Strontium tungstate
- Names: Other names Strontium tungsten oxide

Identifiers
- CAS Number: 13451-05-3;
- EC Number: 236-617-9;
- PubChem CID: 123306;

Properties
- Chemical formula: SrWO_{4}
- Molar mass: 335.46 g/mol
- Appearance: White solid
- Density: 6.439 g/cm^{3} (25 °C)
- Melting point: 1,535 °C (2,795 °F; 1,808 K)

Structure
- Crystal structure: Tetragonal, scheelite type
- Space group: I4_{1}/a, No. 88
- Hazards: GHS labelling:
- Pictograms: GHS07: Exclamation mark
- Signal word: Warning
- Hazard statements: H315, H319, H335
- Precautionary statements: P261, P305+P351+P338

= Strontium tungstate =

Strontium tungstate is an inorganic compound with the chemical formula SrWO_{4}. It is a white crystalline solid belonging to the scheelite family of tungstates.

== Preparation ==
Strontium tungstate can be prepared by solid-state reaction of strontium carbonate with tungsten trioxide at high temperature:

SrCO_{3} + WO_{3} → SrWO_{4} + CO_{2}↑

Polycrystalline material prepared by this route can be used as starting material for the growth of SrWO_{4} single crystals.

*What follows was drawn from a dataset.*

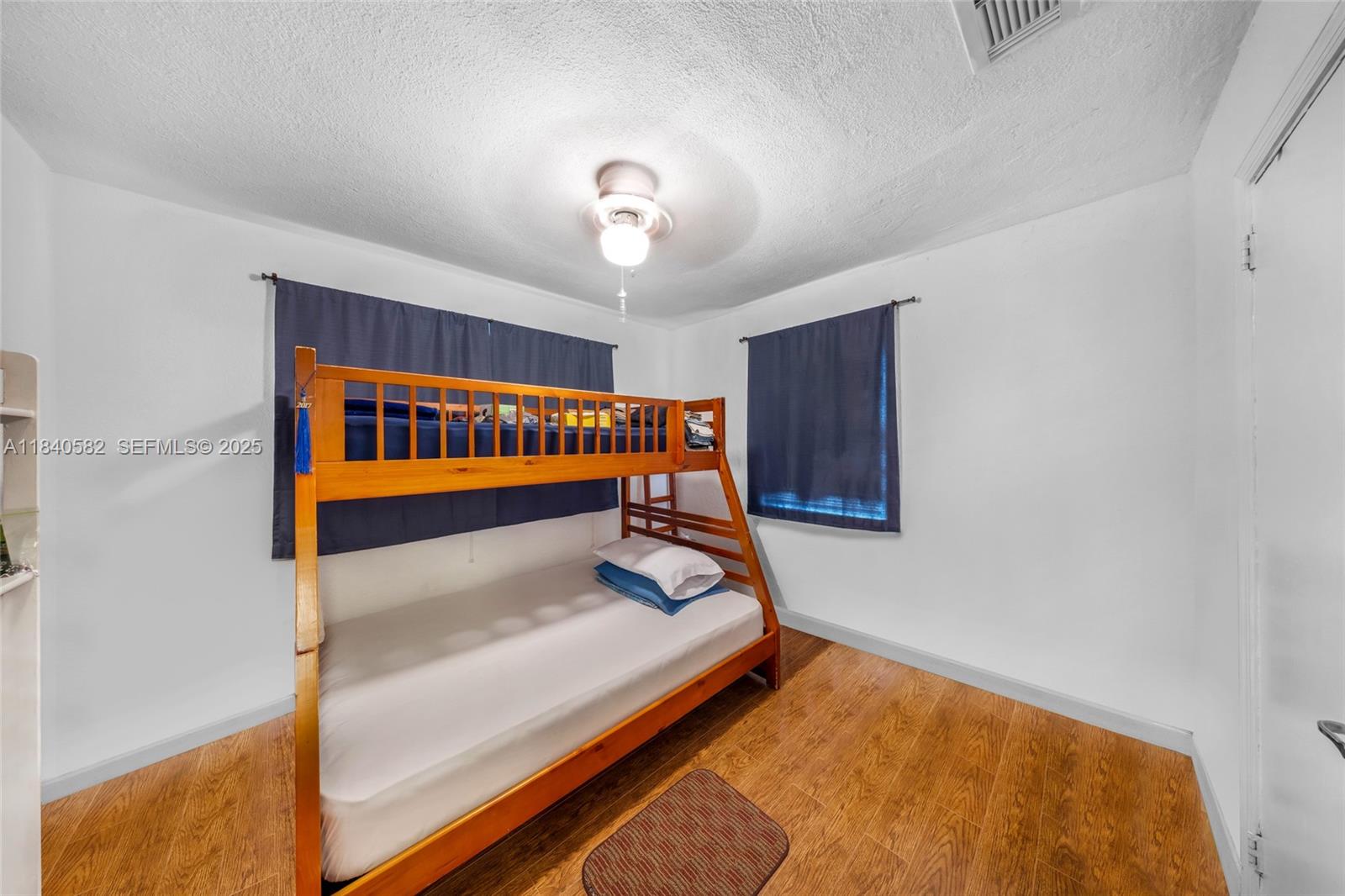 SUNSHINE MANOR NO 3 - Residential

== Structure and properties ==
At ambient pressure, strontium tungstate crystallizes in the tetragonal crystal system with the scheelite structure, in space group I4_{1}/a (No. 88).

The structure contains isolated WO_{4}^{2−} tetrahedra surrounded by Sr^{2+} ions. SrWO_{4} has a density of about 6.44 g/cm^{3} and melts at approximately 1535 °C.

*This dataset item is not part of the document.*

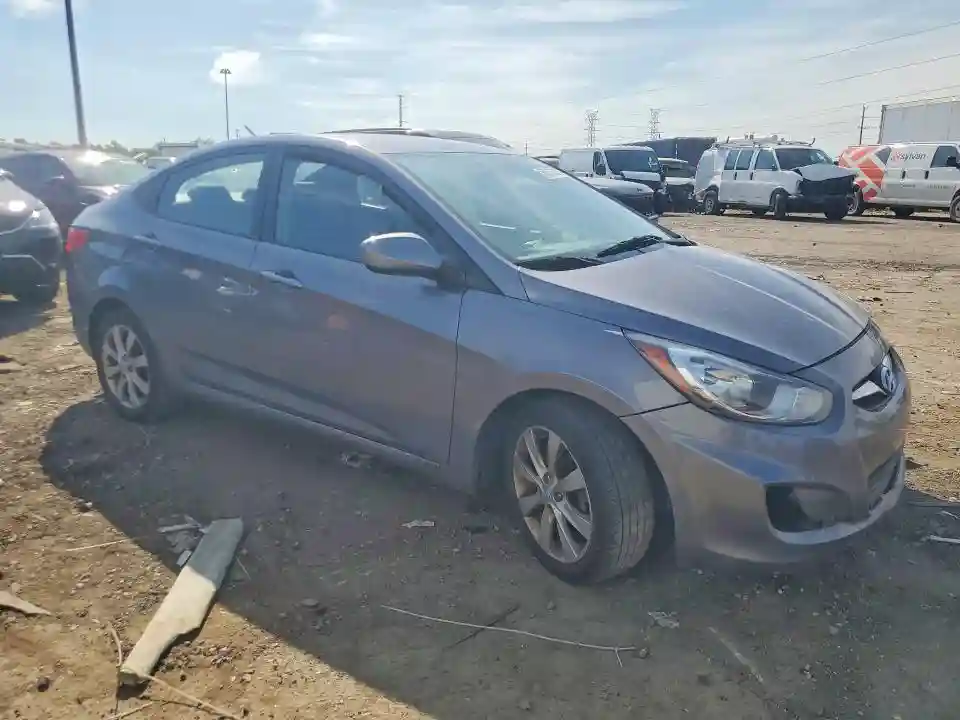 KMHCU4AE6DU577807 2013 HYUNDAI ACCENT-3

Under pressure, SrWO_{4} undergoes structural phase transitions. A transition from the scheelite structure occurs near 10 GPa, producing a monoclinic high-pressure phase related to the fergusonite structure.

== Applications ==
Strontium tungstate is used and studied as an optical and luminescent material. SrWO_{4} single crystals have been investigated for Raman laser applications because of their strong Raman-active vibrational modes.

Rare-earth-doped SrWO_{4} materials are also used as phosphors. Doping with ions such as Sm^{3+} and Eu^{3+} can produce tunable yellow, orange and red emission for near-ultraviolet- and blue-excited light-emitting devices.